Florida’s Fifth District Court of Appeals (“5th DCA”) reversed a condominium association’s final judgment of foreclosure in the recent decision of Rajabi v. Villas at Lakeside Condominium Association, Inc., 45 Fla. L. Weekly D2543a (Fla. November 13, 2020) citing two fatal errors. First, the association misapplied the owner’s payments in breach of Fla. Stat. Section 718.116(3); and second, the association failed to properly serve the required statutory notice of intent to lien before recording a claim of lien pursuant to Fla. Stat. Section 718.121(4).
The 5th DCA applied the facts as follows: In April 2011 the association recorded its first claim of lien. The association then referred the account to its attorney and stopped crediting the owner’s payments to his account, but instead forwarded them to its attorney who deposited the checks into the attorney’s trust account. The owner’s account continued to accrue late fees and interest despite the payments. In July 2013, the Association filed a second claim of lien. The association did not provide a notice of intent to file a second claim of lien. The association provided the owner a notice of intent to foreclose on July 18, 2013, and filed a lien foreclosure. Thereafter, the trial court granted the association a final judgment of foreclosure and this appeal ensued.

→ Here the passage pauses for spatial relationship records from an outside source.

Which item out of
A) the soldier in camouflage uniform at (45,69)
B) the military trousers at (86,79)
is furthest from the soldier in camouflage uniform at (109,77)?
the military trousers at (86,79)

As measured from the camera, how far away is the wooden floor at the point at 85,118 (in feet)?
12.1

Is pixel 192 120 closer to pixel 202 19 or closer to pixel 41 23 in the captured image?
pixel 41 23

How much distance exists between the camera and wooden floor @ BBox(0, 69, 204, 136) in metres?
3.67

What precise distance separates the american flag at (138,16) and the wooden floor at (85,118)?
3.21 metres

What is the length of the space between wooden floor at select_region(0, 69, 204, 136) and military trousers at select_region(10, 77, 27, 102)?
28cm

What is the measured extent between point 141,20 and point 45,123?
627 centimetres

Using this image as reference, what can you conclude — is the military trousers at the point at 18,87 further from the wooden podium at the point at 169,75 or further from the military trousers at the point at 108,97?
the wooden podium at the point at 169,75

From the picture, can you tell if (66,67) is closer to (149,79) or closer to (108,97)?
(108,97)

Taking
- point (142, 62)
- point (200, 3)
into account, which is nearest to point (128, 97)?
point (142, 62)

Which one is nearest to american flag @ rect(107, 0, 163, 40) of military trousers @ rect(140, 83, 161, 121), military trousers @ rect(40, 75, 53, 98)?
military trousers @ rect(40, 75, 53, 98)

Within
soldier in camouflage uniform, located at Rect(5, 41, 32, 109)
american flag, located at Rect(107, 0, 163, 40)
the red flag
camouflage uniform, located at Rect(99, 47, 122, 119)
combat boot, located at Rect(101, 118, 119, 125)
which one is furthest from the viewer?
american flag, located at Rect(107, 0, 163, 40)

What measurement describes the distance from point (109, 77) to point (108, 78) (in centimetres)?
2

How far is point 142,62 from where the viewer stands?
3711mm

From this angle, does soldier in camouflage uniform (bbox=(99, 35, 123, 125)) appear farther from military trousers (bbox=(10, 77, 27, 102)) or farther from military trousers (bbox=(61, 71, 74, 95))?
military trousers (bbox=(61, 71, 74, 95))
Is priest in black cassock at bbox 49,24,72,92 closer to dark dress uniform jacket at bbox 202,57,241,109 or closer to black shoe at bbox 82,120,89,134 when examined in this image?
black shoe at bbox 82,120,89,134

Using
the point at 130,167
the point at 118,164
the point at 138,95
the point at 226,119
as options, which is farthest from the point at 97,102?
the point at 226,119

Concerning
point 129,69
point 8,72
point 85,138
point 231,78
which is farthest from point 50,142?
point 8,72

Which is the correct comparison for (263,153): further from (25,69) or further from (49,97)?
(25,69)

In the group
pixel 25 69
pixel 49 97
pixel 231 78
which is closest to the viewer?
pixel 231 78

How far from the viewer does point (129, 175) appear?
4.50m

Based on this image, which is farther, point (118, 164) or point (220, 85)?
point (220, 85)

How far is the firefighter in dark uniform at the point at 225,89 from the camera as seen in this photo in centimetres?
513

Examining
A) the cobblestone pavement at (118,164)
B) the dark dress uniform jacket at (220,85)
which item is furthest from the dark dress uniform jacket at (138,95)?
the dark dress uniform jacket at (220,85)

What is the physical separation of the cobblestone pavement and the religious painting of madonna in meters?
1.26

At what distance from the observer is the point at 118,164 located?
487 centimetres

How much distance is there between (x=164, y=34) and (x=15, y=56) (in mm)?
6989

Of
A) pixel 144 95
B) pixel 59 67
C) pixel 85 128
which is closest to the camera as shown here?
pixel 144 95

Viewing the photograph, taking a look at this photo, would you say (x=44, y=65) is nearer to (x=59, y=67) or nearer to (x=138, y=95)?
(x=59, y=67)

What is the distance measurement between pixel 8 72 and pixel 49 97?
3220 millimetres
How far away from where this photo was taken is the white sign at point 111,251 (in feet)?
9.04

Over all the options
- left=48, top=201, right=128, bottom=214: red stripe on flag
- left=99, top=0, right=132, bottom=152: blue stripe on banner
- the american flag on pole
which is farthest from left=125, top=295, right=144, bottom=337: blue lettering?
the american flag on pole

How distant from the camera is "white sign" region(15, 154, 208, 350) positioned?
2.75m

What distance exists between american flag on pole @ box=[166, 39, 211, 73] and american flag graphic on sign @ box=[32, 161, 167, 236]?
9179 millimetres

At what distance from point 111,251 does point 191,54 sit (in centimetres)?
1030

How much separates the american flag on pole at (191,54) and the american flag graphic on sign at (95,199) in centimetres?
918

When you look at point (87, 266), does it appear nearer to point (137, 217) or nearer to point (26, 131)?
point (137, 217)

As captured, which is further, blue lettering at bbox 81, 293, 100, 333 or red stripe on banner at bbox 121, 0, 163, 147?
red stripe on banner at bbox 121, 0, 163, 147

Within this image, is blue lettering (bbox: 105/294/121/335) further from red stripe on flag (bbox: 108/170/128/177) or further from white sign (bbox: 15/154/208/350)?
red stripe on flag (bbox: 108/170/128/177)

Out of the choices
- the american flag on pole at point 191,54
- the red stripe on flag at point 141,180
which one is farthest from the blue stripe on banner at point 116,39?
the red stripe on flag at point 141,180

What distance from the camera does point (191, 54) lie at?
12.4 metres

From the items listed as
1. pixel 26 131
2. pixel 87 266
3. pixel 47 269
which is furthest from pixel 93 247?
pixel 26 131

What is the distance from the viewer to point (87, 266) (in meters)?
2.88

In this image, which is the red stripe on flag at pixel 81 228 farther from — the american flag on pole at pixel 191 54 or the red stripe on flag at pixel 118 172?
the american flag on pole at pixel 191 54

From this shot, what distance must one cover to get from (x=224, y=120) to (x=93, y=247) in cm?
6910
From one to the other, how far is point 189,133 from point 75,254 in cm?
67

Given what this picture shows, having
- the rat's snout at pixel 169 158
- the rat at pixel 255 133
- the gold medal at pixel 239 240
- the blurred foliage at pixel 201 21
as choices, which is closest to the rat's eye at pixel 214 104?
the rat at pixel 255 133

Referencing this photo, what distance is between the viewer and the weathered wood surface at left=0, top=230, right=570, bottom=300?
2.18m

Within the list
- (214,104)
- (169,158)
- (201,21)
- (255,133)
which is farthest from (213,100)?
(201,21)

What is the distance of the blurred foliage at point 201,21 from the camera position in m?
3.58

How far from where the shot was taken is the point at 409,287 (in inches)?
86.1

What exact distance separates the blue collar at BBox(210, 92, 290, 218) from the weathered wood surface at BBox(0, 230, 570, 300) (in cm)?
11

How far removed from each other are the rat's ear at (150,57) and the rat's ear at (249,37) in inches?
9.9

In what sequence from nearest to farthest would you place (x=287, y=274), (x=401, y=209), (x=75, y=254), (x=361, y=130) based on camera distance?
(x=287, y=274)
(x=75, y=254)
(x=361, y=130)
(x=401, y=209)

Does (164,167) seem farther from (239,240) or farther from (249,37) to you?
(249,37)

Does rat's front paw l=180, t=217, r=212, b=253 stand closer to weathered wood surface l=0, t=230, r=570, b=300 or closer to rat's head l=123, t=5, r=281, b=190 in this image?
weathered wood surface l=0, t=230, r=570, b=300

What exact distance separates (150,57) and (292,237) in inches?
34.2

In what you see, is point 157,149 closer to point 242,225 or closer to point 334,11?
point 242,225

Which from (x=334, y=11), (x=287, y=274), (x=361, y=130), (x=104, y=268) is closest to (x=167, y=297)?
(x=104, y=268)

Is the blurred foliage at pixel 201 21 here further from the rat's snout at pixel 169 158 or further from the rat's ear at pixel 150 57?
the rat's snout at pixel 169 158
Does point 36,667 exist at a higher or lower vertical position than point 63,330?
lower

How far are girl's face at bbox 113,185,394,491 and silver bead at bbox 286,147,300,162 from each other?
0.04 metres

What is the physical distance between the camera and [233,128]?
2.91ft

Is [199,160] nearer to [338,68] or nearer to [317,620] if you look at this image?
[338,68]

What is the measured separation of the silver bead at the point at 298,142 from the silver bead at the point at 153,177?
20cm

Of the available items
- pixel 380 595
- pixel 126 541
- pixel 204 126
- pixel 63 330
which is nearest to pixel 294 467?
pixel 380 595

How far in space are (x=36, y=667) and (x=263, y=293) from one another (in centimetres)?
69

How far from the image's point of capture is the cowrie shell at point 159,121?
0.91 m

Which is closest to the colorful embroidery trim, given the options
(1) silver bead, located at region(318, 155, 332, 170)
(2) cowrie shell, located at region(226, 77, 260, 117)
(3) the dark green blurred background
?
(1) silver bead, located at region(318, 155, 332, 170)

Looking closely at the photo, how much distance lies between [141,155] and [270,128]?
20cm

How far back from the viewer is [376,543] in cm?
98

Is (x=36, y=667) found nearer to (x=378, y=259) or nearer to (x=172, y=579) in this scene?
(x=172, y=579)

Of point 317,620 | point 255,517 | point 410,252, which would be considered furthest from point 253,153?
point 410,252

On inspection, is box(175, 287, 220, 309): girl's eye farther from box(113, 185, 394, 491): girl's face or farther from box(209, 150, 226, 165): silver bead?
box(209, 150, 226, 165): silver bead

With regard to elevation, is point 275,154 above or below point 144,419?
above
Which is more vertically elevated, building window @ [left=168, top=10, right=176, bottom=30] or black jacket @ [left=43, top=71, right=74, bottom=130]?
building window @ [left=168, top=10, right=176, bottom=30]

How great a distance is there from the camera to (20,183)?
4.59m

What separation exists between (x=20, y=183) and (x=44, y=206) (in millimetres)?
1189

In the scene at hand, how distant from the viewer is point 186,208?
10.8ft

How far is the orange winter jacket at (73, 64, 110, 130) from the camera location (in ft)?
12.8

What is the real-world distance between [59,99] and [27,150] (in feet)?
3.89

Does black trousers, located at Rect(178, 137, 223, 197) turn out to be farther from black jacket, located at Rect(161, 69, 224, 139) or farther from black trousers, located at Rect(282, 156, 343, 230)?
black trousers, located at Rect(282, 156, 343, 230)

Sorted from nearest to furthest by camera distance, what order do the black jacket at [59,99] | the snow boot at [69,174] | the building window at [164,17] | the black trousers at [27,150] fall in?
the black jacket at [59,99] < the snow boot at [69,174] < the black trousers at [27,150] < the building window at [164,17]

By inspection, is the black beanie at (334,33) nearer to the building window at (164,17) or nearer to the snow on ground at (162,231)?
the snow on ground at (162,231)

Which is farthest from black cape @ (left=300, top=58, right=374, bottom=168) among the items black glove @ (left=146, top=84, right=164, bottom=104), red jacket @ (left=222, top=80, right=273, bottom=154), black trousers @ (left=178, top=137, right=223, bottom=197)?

The 5th DCA reversed finding that the association’s failure to serve a notice of intent to file a second lien violated Section 718.121(4). The Court rejected the association’s argument that the second lien supplemented the first lien noting Florida law does not contemplate a “supplemental” claim of lien supplementing a prior lien extinguished by the passage of time.
Citing to Ocean Two Cd’m. Ass’n. v. Kliger, 983 So. 2nd 739 (Fla 3d DCA 2008), the Court also reversed due to the misapplication of owner’s payments, which violated Section 718.116(3) Fla. Stat. and the declaration’s similar allocation provisions. In August 2013 the association’s attorney forwarded the owner a ledger showing the charges and payments on the account, but the ledger never showed reduction in the balance from those payments. The record was void of any evidence as to the application of payments and calculation of interest after payments were applied. According to the Court, this was tantamount to a rejection of the payments made.
With the expected flood of foreclosures coming once the pandemic moratoriums on foreclosures end, this decision reinforces that associations must commence an action to foreclose within one (1) year of recording a claim of lien. Amending the existing claim of lien does not extend the one (1) year requirement to commence an action to foreclose. Furthermore, the Association must keep an owner apprised of balances when partial payments are made. As a practical matter, practitioners and associations should have a policy on how to notify owners of application of payments and current balances owed. Payments may never be refused and must be applied to an owner’s account.
Lastly, this decision shows how important it is for associations to communicate regularly and have a good working relationship with their counsel to ensure collections are being handled properly.